Looking back I now realize that moving to Taiwan is one of the greatest things I've ever done. It is the beginning of the obstacles of life. It is as if I had been reborn, reborn into the real world of sorrow, anger and hope. I have learned how to be strong and keep going. I have begun to notice the things around me. Yes, I am away from the country I have known for so many years, but somehow home is with me all the time. I am Saga Ringmar, off for adventure and there is still more to come.

 

 

真實世界 

林莎嘉 ( Saga Ringmar ) 12

翻譯:黃玟瑞老師

    每當我看向窗外,我通常無法看到同樣的景象。不是窗外的天氣變了,也不是鄰居換了不同顏色的屋瓦,是因為我們不斷的旅行、不斷的體驗新的世界。我和我的家庭都喜歡冒險,每次假期我們總會踏上旅途去欣賞遊歷世界各個不同的角落。中國、義大利、法國都是我們足跡所經之處。常常旅行說起來很很容易,搬過家說起來更容易,但實際上所要花費的精神遠比它看起來的困難多了。但這也就是為什麼我如此喜愛體驗新的世界。

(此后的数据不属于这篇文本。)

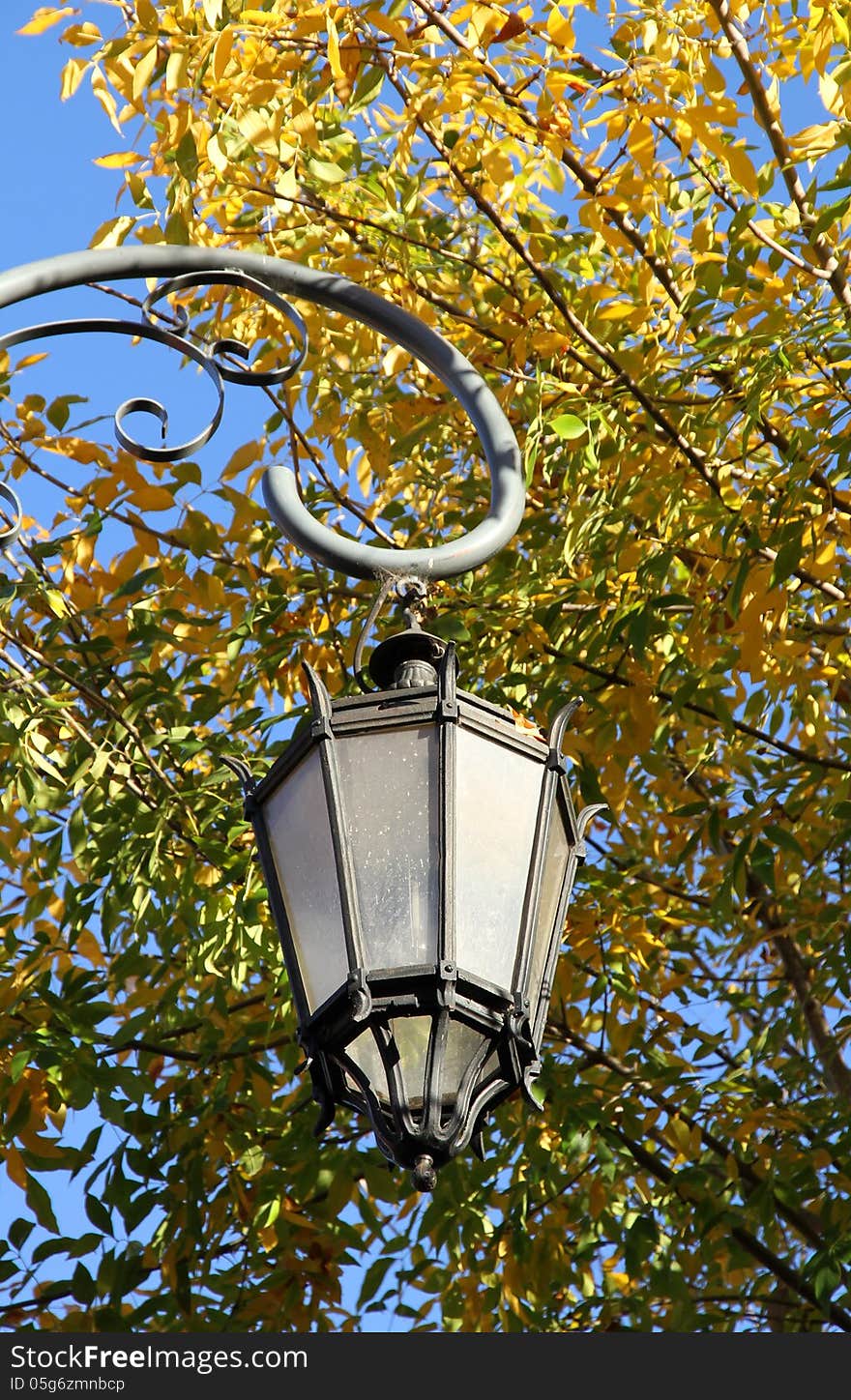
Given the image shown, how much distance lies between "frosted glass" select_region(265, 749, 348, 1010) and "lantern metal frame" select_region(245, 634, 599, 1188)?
17 millimetres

    我是莎嘉.靈格瑪( Saga Ringmar ),我今年12歲。我的父親是瑞典人,母親是美國人。我住過倫敦、泰國…等地,現在則在台灣落腳。那五年在倫敦,我體驗到了繁忙的街道、融合的種族,還有我那小小的、課表簡單的地區學。住在倫敦的那五年之後,我們接著去了泰國一年,在那裡我們見識到了棕櫚樹、泰國的食物、海灘,還有一群像是來自不同世界的人們。泰國行之後,我們搬回了倫敦,但自此,倫敦已經不再有家的感覺了。四年又過去了,我們已經厭倦了這種感覺,想要搬到一個富有異國情調的地方」的想法一直在我們的夢裡揮之不去。是時候了!因此在2006年,我們到了台灣 -- 在一個擁有美麗的群山和語言的地方,安頓了下來。不知為什麼,雖然這裡離倫敦有千里之遙,但我們又找回了家的感覺過程雖然有許多困難挑戰--我們現在才剛剛開始搞清楚週遭的環境呢!我們已經知道怎麼訂烤鴨,也會用我們「超強」的中文問路,更棒的是我們還交到了一些朋友。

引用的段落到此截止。